- Problem:
Print exactly the lines from the one containing "Screenshot Captor, gran" through the last line of the entries below; the pictures stay out of the copy.
== Segment start ==
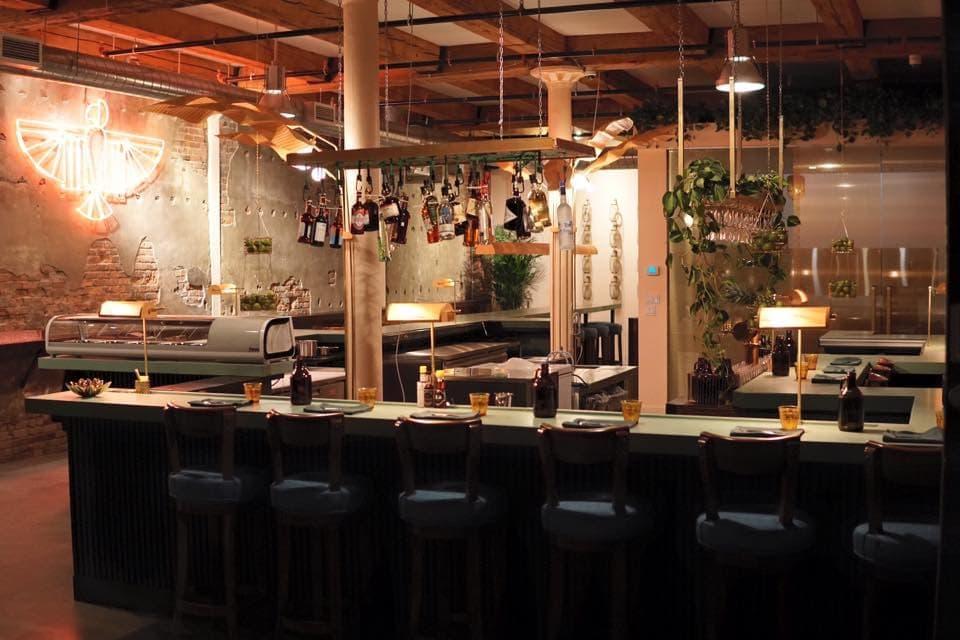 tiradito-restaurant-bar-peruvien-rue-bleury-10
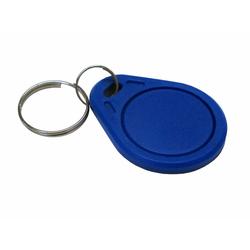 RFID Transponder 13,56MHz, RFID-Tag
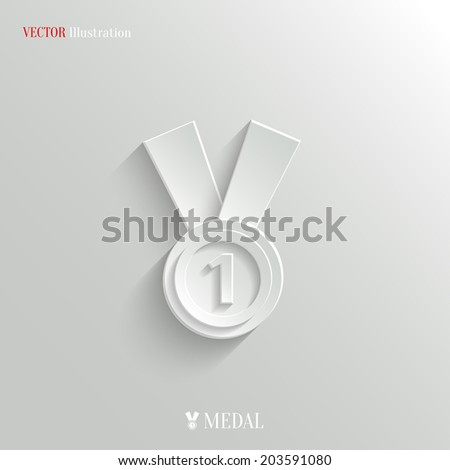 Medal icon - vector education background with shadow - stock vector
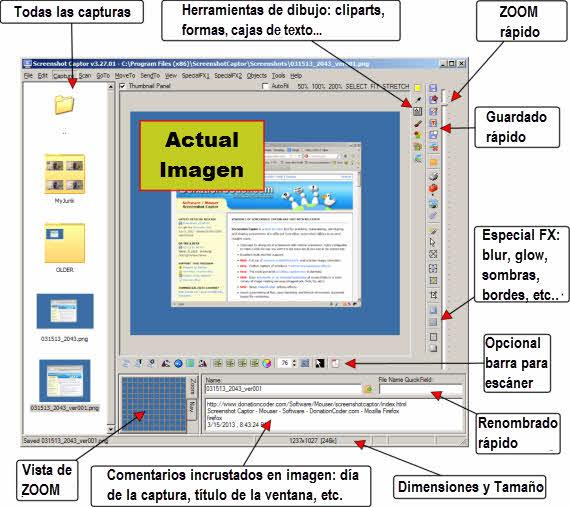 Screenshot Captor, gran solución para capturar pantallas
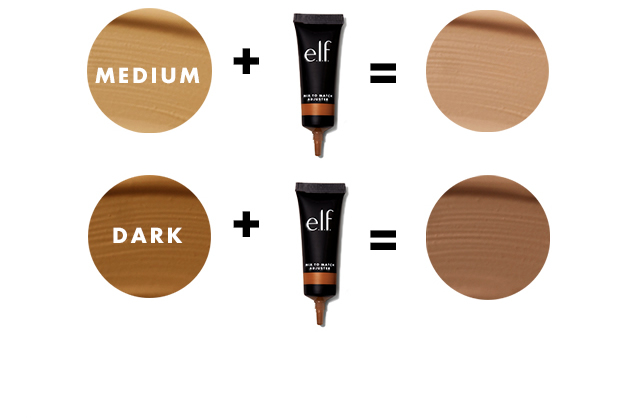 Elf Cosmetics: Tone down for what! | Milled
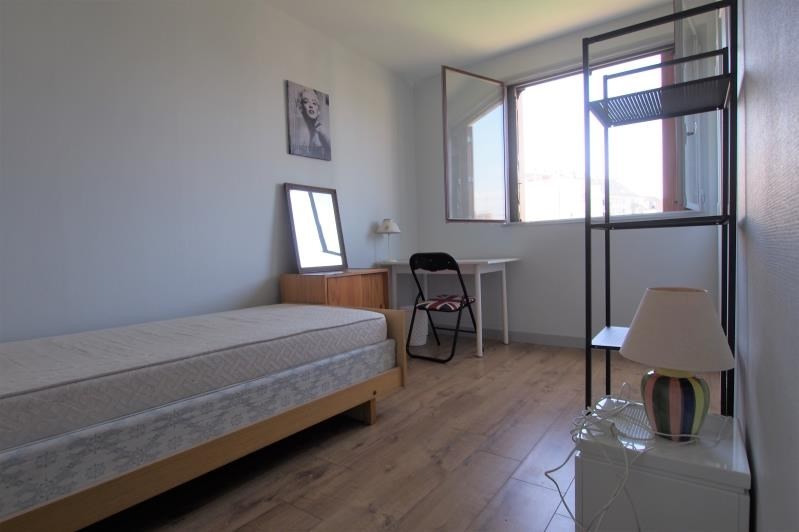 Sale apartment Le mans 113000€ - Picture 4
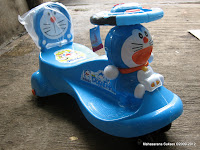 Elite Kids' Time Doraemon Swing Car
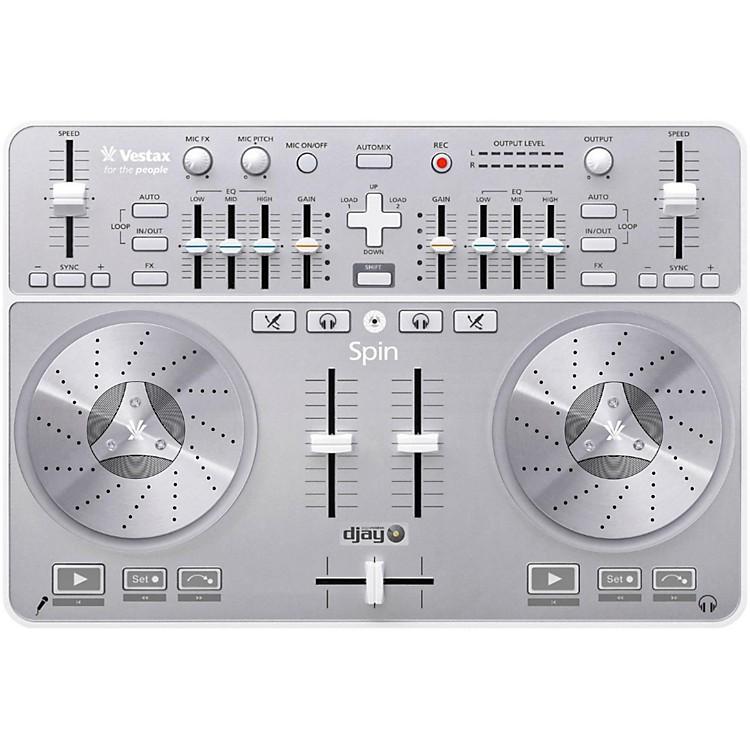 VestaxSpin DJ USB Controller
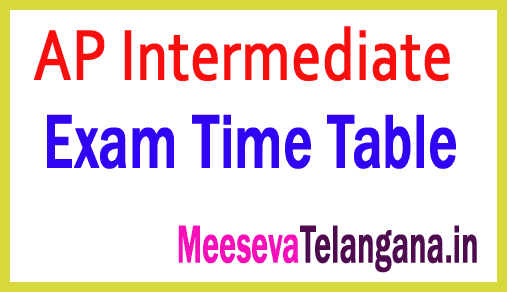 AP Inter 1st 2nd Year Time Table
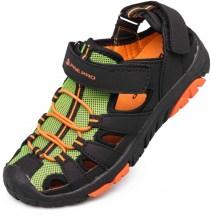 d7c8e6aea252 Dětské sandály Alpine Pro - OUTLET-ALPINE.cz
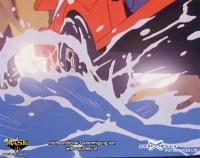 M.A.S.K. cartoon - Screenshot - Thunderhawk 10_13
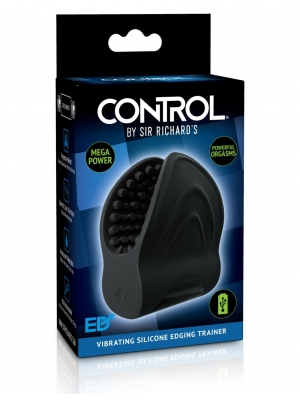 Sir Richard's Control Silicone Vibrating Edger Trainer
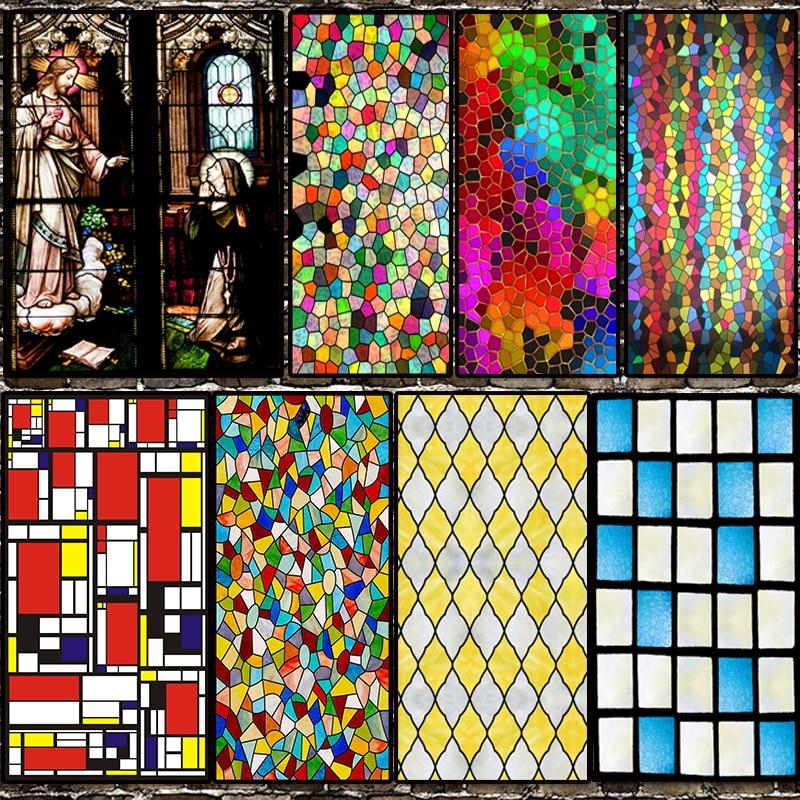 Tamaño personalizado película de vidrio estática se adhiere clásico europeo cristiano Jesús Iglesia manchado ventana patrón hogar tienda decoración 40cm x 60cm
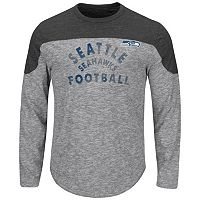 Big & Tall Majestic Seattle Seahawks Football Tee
== Segment end ==
- Task solution:
 Screenshot Captor, gran solución para capturar pantallas
 Elf Cosmetics: Tone down for what! | Milled
 Sale apartment Le mans 113000€ - Picture 4
 Elite Kids' Time Doraemon Swing Car
 VestaxSpin DJ USB Controller
 AP Inter 1st 2nd Year Time Table
 d7c8e6aea252 Dětské sandály Alpine Pro - OUTLET-ALPINE.cz
 M.A.S.K. cartoon - Screenshot - Thunderhawk 10_13
 Sir Richard's Control Silicone Vibrating Edger Trainer
 Tamaño personalizado película de vidrio estática se adhiere clásico europeo cristiano Jesús Iglesia manchado ventana patrón hogar tienda decoración 40cm x 60cm
 Big & Tall Majestic Seattle Seahawks Football Tee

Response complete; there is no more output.